The solution is multi-head attention. Instead of running the query-key-value ceremony once, the model runs it many times in parallel — each "head" learning to attend to a different kind of relationship. The results are then combined. One head might specialize in subject-verb agreement, another in coreference, another in long-range dependencies. The combined picture is far richer than any single head could produce.

This is part of why Transformers are so parameter-hungry: each head adds its own projections, and stacking many heads and many layers is what gives the model its depth of understanding. It is also where the cost story begins.

Why attention is powerful — and expensive

The power of attention comes from the fact that every token can attend to every other token. Nothing is out of reach by virtue of distance. A word at the end of a long document can directly consult a word at the beginning, with no degradation through intermediate steps.
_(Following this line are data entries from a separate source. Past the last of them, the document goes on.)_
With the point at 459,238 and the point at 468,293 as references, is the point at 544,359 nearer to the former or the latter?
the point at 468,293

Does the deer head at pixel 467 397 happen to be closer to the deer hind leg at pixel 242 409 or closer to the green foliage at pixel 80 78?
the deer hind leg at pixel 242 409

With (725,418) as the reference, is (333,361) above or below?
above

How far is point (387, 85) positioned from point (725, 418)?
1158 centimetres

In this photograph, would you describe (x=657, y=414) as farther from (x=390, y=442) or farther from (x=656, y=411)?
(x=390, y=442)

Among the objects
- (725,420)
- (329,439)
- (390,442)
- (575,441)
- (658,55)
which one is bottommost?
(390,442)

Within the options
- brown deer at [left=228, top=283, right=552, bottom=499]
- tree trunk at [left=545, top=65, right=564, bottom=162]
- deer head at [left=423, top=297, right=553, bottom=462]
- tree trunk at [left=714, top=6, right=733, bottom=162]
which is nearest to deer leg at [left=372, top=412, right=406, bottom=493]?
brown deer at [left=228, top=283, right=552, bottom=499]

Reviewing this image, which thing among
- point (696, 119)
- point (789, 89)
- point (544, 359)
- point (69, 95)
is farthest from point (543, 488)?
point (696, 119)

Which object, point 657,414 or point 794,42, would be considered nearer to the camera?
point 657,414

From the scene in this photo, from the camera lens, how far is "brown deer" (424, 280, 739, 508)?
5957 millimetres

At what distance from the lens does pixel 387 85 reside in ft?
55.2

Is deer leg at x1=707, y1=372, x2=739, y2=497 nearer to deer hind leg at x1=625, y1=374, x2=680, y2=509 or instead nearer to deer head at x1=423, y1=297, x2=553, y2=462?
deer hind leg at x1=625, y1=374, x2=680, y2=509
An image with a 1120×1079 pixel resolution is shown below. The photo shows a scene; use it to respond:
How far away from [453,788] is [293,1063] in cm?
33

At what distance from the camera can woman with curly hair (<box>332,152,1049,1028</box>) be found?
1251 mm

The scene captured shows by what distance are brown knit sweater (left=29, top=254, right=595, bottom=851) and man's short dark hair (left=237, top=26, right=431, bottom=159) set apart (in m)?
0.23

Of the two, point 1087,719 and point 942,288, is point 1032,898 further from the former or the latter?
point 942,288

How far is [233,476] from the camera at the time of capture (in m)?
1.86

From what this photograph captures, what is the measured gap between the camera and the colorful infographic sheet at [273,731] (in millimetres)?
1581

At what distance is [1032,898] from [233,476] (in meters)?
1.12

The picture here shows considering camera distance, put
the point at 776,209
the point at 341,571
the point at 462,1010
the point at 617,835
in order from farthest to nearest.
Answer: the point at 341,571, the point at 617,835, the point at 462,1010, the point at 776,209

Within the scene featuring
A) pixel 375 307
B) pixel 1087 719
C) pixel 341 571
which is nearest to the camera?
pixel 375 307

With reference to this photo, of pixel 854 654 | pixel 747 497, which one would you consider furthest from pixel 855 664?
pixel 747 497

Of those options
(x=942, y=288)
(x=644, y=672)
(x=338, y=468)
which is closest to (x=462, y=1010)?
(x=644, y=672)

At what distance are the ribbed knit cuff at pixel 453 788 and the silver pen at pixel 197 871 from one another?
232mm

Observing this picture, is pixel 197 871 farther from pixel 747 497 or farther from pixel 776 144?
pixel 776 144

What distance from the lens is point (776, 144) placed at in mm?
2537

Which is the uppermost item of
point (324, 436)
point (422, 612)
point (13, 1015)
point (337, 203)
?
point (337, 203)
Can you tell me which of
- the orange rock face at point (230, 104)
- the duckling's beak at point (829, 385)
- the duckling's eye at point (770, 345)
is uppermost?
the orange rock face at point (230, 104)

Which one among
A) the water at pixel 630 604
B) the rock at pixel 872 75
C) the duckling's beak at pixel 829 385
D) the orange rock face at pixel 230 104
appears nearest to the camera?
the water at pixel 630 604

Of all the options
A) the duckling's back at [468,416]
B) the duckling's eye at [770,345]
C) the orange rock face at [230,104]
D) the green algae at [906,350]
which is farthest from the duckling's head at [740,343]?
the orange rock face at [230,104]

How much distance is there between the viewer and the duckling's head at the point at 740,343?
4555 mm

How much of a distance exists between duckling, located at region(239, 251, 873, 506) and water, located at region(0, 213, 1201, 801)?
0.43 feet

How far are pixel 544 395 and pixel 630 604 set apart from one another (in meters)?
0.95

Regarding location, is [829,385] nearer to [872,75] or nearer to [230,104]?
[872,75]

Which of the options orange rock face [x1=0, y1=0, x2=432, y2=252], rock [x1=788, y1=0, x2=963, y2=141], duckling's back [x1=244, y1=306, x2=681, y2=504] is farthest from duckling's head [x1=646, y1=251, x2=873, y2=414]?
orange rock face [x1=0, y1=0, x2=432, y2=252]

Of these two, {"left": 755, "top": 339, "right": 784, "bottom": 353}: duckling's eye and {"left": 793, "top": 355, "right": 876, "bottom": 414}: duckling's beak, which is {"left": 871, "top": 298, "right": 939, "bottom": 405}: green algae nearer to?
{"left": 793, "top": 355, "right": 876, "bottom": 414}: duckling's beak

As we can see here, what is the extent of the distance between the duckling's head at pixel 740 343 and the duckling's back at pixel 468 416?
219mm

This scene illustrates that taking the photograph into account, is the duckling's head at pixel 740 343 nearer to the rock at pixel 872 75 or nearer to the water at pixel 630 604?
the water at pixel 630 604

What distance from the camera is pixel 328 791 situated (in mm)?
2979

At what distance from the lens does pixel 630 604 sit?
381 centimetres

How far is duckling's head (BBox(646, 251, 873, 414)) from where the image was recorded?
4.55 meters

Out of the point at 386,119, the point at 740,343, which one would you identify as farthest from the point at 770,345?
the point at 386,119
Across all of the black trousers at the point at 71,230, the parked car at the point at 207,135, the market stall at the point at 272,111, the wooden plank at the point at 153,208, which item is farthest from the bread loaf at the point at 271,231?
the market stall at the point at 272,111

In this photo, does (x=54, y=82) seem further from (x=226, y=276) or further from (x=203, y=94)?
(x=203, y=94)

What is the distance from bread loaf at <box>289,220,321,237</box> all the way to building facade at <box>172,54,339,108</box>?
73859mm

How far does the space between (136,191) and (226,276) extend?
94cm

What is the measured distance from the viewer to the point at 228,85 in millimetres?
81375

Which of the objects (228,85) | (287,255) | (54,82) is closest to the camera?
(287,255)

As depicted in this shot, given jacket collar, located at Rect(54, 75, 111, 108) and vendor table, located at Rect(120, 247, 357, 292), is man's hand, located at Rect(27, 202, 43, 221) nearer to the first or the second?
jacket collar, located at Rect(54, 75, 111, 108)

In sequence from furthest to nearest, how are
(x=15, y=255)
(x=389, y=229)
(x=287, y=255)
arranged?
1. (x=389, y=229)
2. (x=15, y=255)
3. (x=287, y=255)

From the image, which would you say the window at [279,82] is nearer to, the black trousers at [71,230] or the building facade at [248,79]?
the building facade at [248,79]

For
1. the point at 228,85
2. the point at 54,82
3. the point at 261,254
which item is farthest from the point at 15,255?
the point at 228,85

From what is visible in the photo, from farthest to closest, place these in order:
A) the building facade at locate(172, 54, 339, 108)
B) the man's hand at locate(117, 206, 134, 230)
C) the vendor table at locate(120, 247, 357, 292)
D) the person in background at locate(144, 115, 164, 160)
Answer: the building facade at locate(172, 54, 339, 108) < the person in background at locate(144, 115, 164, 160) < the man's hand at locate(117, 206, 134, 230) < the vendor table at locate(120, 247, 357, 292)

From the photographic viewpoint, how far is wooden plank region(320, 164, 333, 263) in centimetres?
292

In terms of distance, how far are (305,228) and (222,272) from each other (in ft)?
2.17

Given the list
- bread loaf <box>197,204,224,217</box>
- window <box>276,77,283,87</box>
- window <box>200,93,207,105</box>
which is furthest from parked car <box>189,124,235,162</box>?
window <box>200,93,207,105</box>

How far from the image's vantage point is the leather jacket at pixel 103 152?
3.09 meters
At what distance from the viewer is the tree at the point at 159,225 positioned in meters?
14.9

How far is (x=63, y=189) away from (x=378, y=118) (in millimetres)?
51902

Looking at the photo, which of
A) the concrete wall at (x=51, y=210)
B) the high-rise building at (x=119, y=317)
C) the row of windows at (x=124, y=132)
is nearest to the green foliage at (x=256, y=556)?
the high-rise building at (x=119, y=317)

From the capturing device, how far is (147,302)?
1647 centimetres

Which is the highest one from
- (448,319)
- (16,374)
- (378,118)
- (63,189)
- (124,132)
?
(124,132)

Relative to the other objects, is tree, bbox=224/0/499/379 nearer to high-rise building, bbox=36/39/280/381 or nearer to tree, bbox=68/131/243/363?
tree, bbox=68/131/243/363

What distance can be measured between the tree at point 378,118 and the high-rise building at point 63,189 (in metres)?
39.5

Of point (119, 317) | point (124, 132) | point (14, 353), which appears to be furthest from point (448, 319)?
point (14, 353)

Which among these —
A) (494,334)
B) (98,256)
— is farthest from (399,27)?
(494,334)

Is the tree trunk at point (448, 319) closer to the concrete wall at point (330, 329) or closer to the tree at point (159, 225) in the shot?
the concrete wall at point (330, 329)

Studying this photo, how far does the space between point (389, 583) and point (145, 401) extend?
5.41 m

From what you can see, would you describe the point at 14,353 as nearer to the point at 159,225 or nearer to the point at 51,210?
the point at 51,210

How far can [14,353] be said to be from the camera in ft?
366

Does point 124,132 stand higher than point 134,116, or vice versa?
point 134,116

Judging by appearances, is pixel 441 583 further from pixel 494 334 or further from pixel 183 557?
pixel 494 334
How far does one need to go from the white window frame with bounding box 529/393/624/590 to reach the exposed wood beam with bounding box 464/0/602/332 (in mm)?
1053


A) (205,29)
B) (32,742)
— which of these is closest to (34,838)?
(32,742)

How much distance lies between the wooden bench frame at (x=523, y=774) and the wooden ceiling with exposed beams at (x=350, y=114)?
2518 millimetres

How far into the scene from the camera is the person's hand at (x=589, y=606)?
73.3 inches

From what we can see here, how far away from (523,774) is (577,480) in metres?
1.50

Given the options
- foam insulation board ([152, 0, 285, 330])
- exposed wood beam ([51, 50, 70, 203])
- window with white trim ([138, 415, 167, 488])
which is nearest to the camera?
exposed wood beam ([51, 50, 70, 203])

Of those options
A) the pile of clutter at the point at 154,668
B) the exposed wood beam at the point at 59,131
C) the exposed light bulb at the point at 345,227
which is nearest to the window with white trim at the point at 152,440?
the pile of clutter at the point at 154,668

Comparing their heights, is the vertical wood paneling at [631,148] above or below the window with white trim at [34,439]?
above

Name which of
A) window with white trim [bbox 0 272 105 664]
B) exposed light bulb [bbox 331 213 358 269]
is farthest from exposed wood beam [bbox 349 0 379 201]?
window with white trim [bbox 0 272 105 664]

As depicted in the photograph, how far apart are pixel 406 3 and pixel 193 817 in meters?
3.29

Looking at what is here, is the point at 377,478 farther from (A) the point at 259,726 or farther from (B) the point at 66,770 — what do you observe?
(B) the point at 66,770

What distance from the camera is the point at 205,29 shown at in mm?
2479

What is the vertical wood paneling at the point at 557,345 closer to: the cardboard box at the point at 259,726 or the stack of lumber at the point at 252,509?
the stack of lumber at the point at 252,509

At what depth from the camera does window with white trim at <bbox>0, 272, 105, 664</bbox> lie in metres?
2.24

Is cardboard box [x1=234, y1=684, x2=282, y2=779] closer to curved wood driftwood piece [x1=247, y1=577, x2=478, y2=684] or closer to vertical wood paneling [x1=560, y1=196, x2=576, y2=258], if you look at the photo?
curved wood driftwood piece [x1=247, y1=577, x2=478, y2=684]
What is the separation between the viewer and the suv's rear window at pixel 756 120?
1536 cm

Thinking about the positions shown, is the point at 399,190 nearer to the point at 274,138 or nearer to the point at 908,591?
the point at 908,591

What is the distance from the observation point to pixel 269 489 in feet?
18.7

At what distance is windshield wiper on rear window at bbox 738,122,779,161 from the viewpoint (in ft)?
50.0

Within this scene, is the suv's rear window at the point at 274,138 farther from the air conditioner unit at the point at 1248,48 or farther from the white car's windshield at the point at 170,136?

This is what closed the "distance" gap that plagued recurrent models.

But that same exhaustiveness is the source of attention's signature drawback. If every token must consider every other token, then the amount of work grows with the square of the sequence length. Doubling the input more than doubles the computation. For short texts this is invisible; for long documents or long conversations it becomes the dominant cost.

This is directly connected to the limits you feel as a user. It is one of the reasons a model's context window — how much text it can consider at once — is finite and why pushing it larger is hard. If you want to understand why windows exist and why they cost what they do, attention's quadratic scaling is a big part of the answer. Our companion piece on context windows goes deeper on that trade-off.

The field has responded to this cost in several ways. Some models approximate attention to avoid the full every-to-every comparison. Others adopt alternative sequence backbones — linear-attention variants and state-space model families like Mamba — that handle long sequences more cheaply, sometimes in hybrid designs that mix cheap backbones with selective full attention. And techniques like Mixture of Experts tackle a different axis of the same problem, reducing per-token compute so that more of the budget can go to handling long context.

What this means when you write prompts

You do not need to do matrix multiplication to benefit from understanding attention. The idea translates into a few practical habits:

Repetition creates emphasis. Because attention is a weighted blend, a word or instruction that appears multiple times naturally gathers more attention. If something is critical, stating it clearly more than once — including right before the part where it matters — genuinely helps.

Proximity still matters. Although attention can reach across long distances in principle, models are empirically more reliable when the most relevant material is close to where it is used. Putting the key instruction or data near the end of your prompt, just before the task, tends to work better than burying it at the top.

Disambiguate explicitly. When a word is ambiguous, the model resolves it by attending to context. If the context is thin, you can help by adding the disambiguating signal yourself — naming the sense you intend rather than relying on the model to guess.

Structure helps attention find things. Clear sections, headings, and delimiters give attention a map. In a long input, well-structured text is easier for the model to navigate than a wall of prose, which improves both speed and accuracy.

Conclusion

Attention is the mechanism that let language models stop reading one word at a time and start seeing whole passages at once. By letting every word consult every other word and blend in what is relevant, it solved the distance problem that crippled earlier architectures and unlocked the parallelism that made modern scale possible. Its one real Achilles' heel — that every-to-every comparison grows quadratically — is the reason context windows are finite and long inputs are expensive.

Once you grasp that a model is constantly performing this quiet act of "looking around" to decide what each word means in context, a great deal of model behavior stops being mysterious. The model is not reasoning the way a person does, but it is doing something genuinely powerful: letting every piece of text borrow its meaning from everything around it, all at once.